Getting Started — Practical Steps
- Choose your platform — compare fee structures at your expected balance and investment style
- Set a recurring contribution — automation is the key advantage; $50–$200/month builds the habit
- Select a portfolio — growth allocations are appropriate for most long-term investors under 50; balanced for moderate risk tolerance
- Enable round-ups (Raiz only) — a genuinely painless way to add small amounts over time
- Monitor but don’t obsess — micro-investing works best when you check it quarterly, not daily
Frequently Asked Questions
Is micro-investing safe?
Micro-investing platforms that invest in ETFs and managed funds are regulated by ASIC as managed investment schemes. Your investment is in real underlying assets (shares, bonds) — not just deposited with the platform. If Raiz or Spaceship were to cease operations, the underlying assets would be distributed to investors. However, micro-investing is not covered by the Financial Claims Scheme (that only covers bank deposits).
How do I withdraw from a micro-investing platform?
Withdrawals typically take 3–7 business days to clear back to your nominated bank account. There is no minimum holding period, but selling units may trigger capital gains. Platforms like Raiz and Spaceship allow full or partial withdrawals at any time.
Can I use micro-investing inside my super?
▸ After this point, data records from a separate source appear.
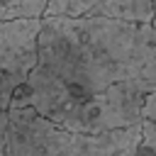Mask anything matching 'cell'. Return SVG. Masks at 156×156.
<instances>
[{
    "label": "cell",
    "instance_id": "1",
    "mask_svg": "<svg viewBox=\"0 0 156 156\" xmlns=\"http://www.w3.org/2000/svg\"><path fill=\"white\" fill-rule=\"evenodd\" d=\"M154 93V24L41 17L37 66L12 107L32 110L61 129L98 136L139 127Z\"/></svg>",
    "mask_w": 156,
    "mask_h": 156
},
{
    "label": "cell",
    "instance_id": "2",
    "mask_svg": "<svg viewBox=\"0 0 156 156\" xmlns=\"http://www.w3.org/2000/svg\"><path fill=\"white\" fill-rule=\"evenodd\" d=\"M141 124L110 134H76L32 110L12 107L7 115L5 156H139Z\"/></svg>",
    "mask_w": 156,
    "mask_h": 156
},
{
    "label": "cell",
    "instance_id": "3",
    "mask_svg": "<svg viewBox=\"0 0 156 156\" xmlns=\"http://www.w3.org/2000/svg\"><path fill=\"white\" fill-rule=\"evenodd\" d=\"M41 20L0 22V115H7L17 93L37 66Z\"/></svg>",
    "mask_w": 156,
    "mask_h": 156
},
{
    "label": "cell",
    "instance_id": "4",
    "mask_svg": "<svg viewBox=\"0 0 156 156\" xmlns=\"http://www.w3.org/2000/svg\"><path fill=\"white\" fill-rule=\"evenodd\" d=\"M44 17H102L132 24H154L151 0H49Z\"/></svg>",
    "mask_w": 156,
    "mask_h": 156
},
{
    "label": "cell",
    "instance_id": "5",
    "mask_svg": "<svg viewBox=\"0 0 156 156\" xmlns=\"http://www.w3.org/2000/svg\"><path fill=\"white\" fill-rule=\"evenodd\" d=\"M49 0H0V22L41 20Z\"/></svg>",
    "mask_w": 156,
    "mask_h": 156
},
{
    "label": "cell",
    "instance_id": "6",
    "mask_svg": "<svg viewBox=\"0 0 156 156\" xmlns=\"http://www.w3.org/2000/svg\"><path fill=\"white\" fill-rule=\"evenodd\" d=\"M139 156H156V93L146 100L141 112V139H139Z\"/></svg>",
    "mask_w": 156,
    "mask_h": 156
},
{
    "label": "cell",
    "instance_id": "7",
    "mask_svg": "<svg viewBox=\"0 0 156 156\" xmlns=\"http://www.w3.org/2000/svg\"><path fill=\"white\" fill-rule=\"evenodd\" d=\"M154 2V27H156V0H151Z\"/></svg>",
    "mask_w": 156,
    "mask_h": 156
}]
</instances>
Yes — Raiz Super operates as a managed investment trust within a superannuation wrapper. This means contributions and earnings are taxed at super rates (up to 15% rather than your marginal rate). However, Raiz Super fees are in addition to standard Raiz fees, and the balance is subject to super preservation rules (not accessible until retirement). For most Australians, the main benefit of super-specific micro-investing is consolidating small amounts with the tax advantages of the super environment.
Micro-Investing Fees — Why They Matter at Small Balances
Micro-investing platforms charge fees that appear small in absolute terms but represent a high percentage of small balances. Understanding the fee impact helps you decide when to move to a traditional brokerage:
| Platform | Fee structure (approximate) | Fee on $1,000 balance | Fee on $10,000 balance |
|---|---|---|---|
| Raiz | $3.50/month (<$20,000) | 4.2%/year | 0.42%/year |
| Spaceship (Voyager) | 0.10%/year (<$5,000 free) | 0% / $0.10 | 0.10%/year |
| CommBank Dollarmites | N/A — savings only | — | — |
At a $1,000 balance, Raiz’s $3.50/month fee represents 4.2%/year in fees — which would need to be overcome by returns before any net gain. At $10,000, the same fee is 0.42%/year — more reasonable.
The general principle: micro-investing platforms are excellent for establishing the habit and starting with small amounts. As your balance grows to $5,000–$10,000+, the cost-benefit of a direct brokerage account (e.g., Pearler, SelfWealth, CommSec) with a cheap ETF becomes more favourable.
Round-Up Features — How They Work
Most micro-investing apps offer a “round-up” feature: purchases are rounded up to the nearest dollar, and the spare change is swept into your investment portfolio.
For example, a $4.20 coffee is rounded up to $5.00 — the $0.80 difference is invested. Over a month with 60 transactions, this generates approximately $20–$40 in automatic micro-investments.
Round-ups are processed periodically (usually once the accumulated total reaches $5–$10) to minimise transaction frequency. They are most effective as a complement to regular direct debits rather than the sole investment mechanism.
This article provides general financial information only and does not constitute a recommendation to use any specific platform or product. For advice tailored to your situation, speak with a licensed financial adviser through the ASIC financial advisers register or MoneySmart.